Task item – Start to finish, return the listing exactly as written.

The records –
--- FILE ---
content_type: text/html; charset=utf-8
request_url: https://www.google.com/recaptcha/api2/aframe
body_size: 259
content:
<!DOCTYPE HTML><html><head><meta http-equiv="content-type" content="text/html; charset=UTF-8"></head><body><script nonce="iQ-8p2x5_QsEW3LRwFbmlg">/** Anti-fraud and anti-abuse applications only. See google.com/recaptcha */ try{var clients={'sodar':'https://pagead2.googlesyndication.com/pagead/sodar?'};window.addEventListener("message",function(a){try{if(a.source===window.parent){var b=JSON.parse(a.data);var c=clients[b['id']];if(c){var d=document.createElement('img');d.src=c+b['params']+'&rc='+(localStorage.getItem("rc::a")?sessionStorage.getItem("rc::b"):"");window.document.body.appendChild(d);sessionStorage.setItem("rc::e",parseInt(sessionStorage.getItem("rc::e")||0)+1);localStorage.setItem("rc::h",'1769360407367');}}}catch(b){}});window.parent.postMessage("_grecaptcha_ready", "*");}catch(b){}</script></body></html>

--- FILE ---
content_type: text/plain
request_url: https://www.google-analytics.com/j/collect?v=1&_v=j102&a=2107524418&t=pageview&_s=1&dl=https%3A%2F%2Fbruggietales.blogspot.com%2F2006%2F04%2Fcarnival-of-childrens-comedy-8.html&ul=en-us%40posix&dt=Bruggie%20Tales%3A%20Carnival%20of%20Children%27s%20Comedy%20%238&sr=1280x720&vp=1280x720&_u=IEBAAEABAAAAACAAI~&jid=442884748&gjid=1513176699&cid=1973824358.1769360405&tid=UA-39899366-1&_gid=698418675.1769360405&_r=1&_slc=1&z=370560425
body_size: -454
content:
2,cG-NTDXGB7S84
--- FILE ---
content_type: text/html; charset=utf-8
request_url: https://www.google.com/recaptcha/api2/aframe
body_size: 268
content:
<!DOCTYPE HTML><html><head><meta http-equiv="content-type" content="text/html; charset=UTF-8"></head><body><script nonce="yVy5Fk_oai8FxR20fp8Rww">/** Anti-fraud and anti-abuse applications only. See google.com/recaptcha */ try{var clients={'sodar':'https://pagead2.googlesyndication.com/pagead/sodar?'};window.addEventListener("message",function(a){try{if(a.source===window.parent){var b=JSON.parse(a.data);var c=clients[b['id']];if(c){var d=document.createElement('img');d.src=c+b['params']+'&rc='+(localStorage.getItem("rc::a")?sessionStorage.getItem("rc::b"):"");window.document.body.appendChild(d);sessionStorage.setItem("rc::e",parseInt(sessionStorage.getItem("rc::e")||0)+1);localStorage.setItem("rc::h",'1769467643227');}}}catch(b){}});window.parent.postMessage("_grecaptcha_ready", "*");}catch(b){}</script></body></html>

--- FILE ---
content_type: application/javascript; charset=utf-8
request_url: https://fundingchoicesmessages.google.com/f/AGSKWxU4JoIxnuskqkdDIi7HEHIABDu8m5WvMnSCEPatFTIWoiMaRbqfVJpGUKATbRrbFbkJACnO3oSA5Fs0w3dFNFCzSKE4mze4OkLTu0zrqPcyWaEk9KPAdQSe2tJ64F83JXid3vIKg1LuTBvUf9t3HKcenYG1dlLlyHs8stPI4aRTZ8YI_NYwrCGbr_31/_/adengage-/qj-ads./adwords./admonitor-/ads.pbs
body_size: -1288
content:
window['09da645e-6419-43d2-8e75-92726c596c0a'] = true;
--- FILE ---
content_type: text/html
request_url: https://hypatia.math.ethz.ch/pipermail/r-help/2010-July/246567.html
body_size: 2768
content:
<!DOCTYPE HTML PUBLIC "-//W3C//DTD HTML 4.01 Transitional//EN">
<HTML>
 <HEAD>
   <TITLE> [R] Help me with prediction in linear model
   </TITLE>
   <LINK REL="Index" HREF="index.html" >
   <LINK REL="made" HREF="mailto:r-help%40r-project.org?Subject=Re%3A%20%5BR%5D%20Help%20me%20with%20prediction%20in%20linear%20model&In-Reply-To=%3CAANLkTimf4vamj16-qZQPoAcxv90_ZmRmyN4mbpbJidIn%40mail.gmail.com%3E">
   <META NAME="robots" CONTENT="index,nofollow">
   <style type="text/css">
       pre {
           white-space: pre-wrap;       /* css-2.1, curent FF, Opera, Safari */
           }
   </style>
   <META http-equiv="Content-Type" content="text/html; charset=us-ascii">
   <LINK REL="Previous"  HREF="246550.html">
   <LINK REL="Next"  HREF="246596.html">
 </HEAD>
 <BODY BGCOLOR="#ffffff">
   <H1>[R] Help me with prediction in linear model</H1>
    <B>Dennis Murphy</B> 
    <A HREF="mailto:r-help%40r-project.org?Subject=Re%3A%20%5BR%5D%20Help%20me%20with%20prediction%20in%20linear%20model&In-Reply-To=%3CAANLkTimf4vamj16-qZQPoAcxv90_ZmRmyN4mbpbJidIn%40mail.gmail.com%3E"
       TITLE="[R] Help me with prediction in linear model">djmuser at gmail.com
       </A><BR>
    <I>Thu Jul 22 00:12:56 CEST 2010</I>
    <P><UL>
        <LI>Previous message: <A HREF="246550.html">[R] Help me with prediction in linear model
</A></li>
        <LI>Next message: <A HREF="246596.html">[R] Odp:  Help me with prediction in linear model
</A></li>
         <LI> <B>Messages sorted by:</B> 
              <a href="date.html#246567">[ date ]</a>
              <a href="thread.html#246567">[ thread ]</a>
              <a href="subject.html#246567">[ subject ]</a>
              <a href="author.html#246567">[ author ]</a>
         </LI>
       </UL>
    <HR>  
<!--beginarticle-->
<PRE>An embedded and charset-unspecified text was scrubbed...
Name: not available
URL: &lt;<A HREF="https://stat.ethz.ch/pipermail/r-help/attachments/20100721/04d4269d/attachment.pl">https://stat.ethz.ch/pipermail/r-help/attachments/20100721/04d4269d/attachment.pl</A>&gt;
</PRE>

Task output –
--- FILE ---
content_type: text/html; charset=utf-8
request_url: https://www.google.com/recaptcha/api2/aframe
body_size: 259
content:
<!DOCTYPE HTML><html><head><meta http-equiv="content-type" content="text/html; charset=UTF-8"></head><body><script nonce="iQ-8p2x5_QsEW3LRwFbmlg">/** Anti-fraud and anti-abuse applications only. See google.com/recaptcha */ try{var clients={'sodar':'https://pagead2.googlesyndication.com/pagead/sodar?'};window.addEventListener("message",function(a){try{if(a.source===window.parent){var b=JSON.parse(a.data);var c=clients[b['id']];if(c){var d=document.createElement('img');d.src=c+b['params']+'&rc='+(localStorage.getItem("rc::a")?sessionStorage.getItem("rc::b"):"");window.document.body.appendChild(d);sessionStorage.setItem("rc::e",parseInt(sessionStorage.getItem("rc::e")||0)+1);localStorage.setItem("rc::h",'1769360407367');}}}catch(b){}});window.parent.postMessage("_grecaptcha_ready", "*");}catch(b){}</script></body></html>

--- FILE ---
content_type: text/plain
request_url: https://www.google-analytics.com/j/collect?v=1&_v=j102&a=2107524418&t=pageview&_s=1&dl=https%3A%2F%2Fbruggietales.blogspot.com%2F2006%2F04%2Fcarnival-of-childrens-comedy-8.html&ul=en-us%40posix&dt=Bruggie%20Tales%3A%20Carnival%20of%20Children%27s%20Comedy%20%238&sr=1280x720&vp=1280x720&_u=IEBAAEABAAAAACAAI~&jid=442884748&gjid=1513176699&cid=1973824358.1769360405&tid=UA-39899366-1&_gid=698418675.1769360405&_r=1&_slc=1&z=370560425
body_size: -454
content:
2,cG-NTDXGB7S84
--- FILE ---
content_type: text/html; charset=utf-8
request_url: https://www.google.com/recaptcha/api2/aframe
body_size: 268
content:
<!DOCTYPE HTML><html><head><meta http-equiv="content-type" content="text/html; charset=UTF-8"></head><body><script nonce="yVy5Fk_oai8FxR20fp8Rww">/** Anti-fraud and anti-abuse applications only. See google.com/recaptcha */ try{var clients={'sodar':'https://pagead2.googlesyndication.com/pagead/sodar?'};window.addEventListener("message",function(a){try{if(a.source===window.parent){var b=JSON.parse(a.data);var c=clients[b['id']];if(c){var d=document.createElement('img');d.src=c+b['params']+'&rc='+(localStorage.getItem("rc::a")?sessionStorage.getItem("rc::b"):"");window.document.body.appendChild(d);sessionStorage.setItem("rc::e",parseInt(sessionStorage.getItem("rc::e")||0)+1);localStorage.setItem("rc::h",'1769467643227');}}}catch(b){}});window.parent.postMessage("_grecaptcha_ready", "*");}catch(b){}</script></body></html>

--- FILE ---
content_type: application/javascript; charset=utf-8
request_url: https://fundingchoicesmessages.google.com/f/AGSKWxU4JoIxnuskqkdDIi7HEHIABDu8m5WvMnSCEPatFTIWoiMaRbqfVJpGUKATbRrbFbkJACnO3oSA5Fs0w3dFNFCzSKE4mze4OkLTu0zrqPcyWaEk9KPAdQSe2tJ64F83JXid3vIKg1LuTBvUf9t3HKcenYG1dlLlyHs8stPI4aRTZ8YI_NYwrCGbr_31/_/adengage-/qj-ads./adwords./admonitor-/ads.pbs
body_size: -1288
content:
window['09da645e-6419-43d2-8e75-92726c596c0a'] = true;
--- FILE ---
content_type: text/html
request_url: https://hypatia.math.ethz.ch/pipermail/r-help/2010-July/246567.html
body_size: 2768
content:
<!DOCTYPE HTML PUBLIC "-//W3C//DTD HTML 4.01 Transitional//EN">
<HTML>
 <HEAD>
   <TITLE> [R] Help me with prediction in linear model
   </TITLE>
   <LINK REL="Index" HREF="index.html" >
   <LINK REL="made" HREF="mailto:r-help%40r-project.org?Subject=Re%3A%20%5BR%5D%20Help%20me%20with%20prediction%20in%20linear%20model&In-Reply-To=%3CAANLkTimf4vamj16-qZQPoAcxv90_ZmRmyN4mbpbJidIn%40mail.gmail.com%3E">
   <META NAME="robots" CONTENT="index,nofollow">
   <style type="text/css">
       pre {
           white-space: pre-wrap;       /* css-2.1, curent FF, Opera, Safari */
           }
   </style>
   <META http-equiv="Content-Type" content="text/html; charset=us-ascii">
   <LINK REL="Previous"  HREF="246550.html">
   <LINK REL="Next"  HREF="246596.html">
 </HEAD>
 <BODY BGCOLOR="#ffffff">
   <H1>[R] Help me with prediction in linear model</H1>
    <B>Dennis Murphy</B> 
    <A HREF="mailto:r-help%40r-project.org?Subject=Re%3A%20%5BR%5D%20Help%20me%20with%20prediction%20in%20linear%20model&In-Reply-To=%3CAANLkTimf4vamj16-qZQPoAcxv90_ZmRmyN4mbpbJidIn%40mail.gmail.com%3E"
       TITLE="[R] Help me with prediction in linear model">djmuser at gmail.com
       </A><BR>
    <I>Thu Jul 22 00:12:56 CEST 2010</I>
    <P><UL>
        <LI>Previous message: <A HREF="246550.html">[R] Help me with prediction in linear model
</A></li>
        <LI>Next message: <A HREF="246596.html">[R] Odp:  Help me with prediction in linear model
</A></li>
         <LI> <B>Messages sorted by:</B> 
              <a href="date.html#246567">[ date ]</a>
              <a href="thread.html#246567">[ thread ]</a>
              <a href="subject.html#246567">[ subject ]</a>
              <a href="author.html#246567">[ author ]</a>
         </LI>
       </UL>
    <HR>  
<!--beginarticle-->
<PRE>An embedded and charset-unspecified text was scrubbed...
Name: not available
URL: &lt;<A HREF="https://stat.ethz.ch/pipermail/r-help/attachments/20100721/04d4269d/attachment.pl">https://stat.ethz.ch/pipermail/r-help/attachments/20100721/04d4269d/attachment.pl</A>&gt;
</PRE>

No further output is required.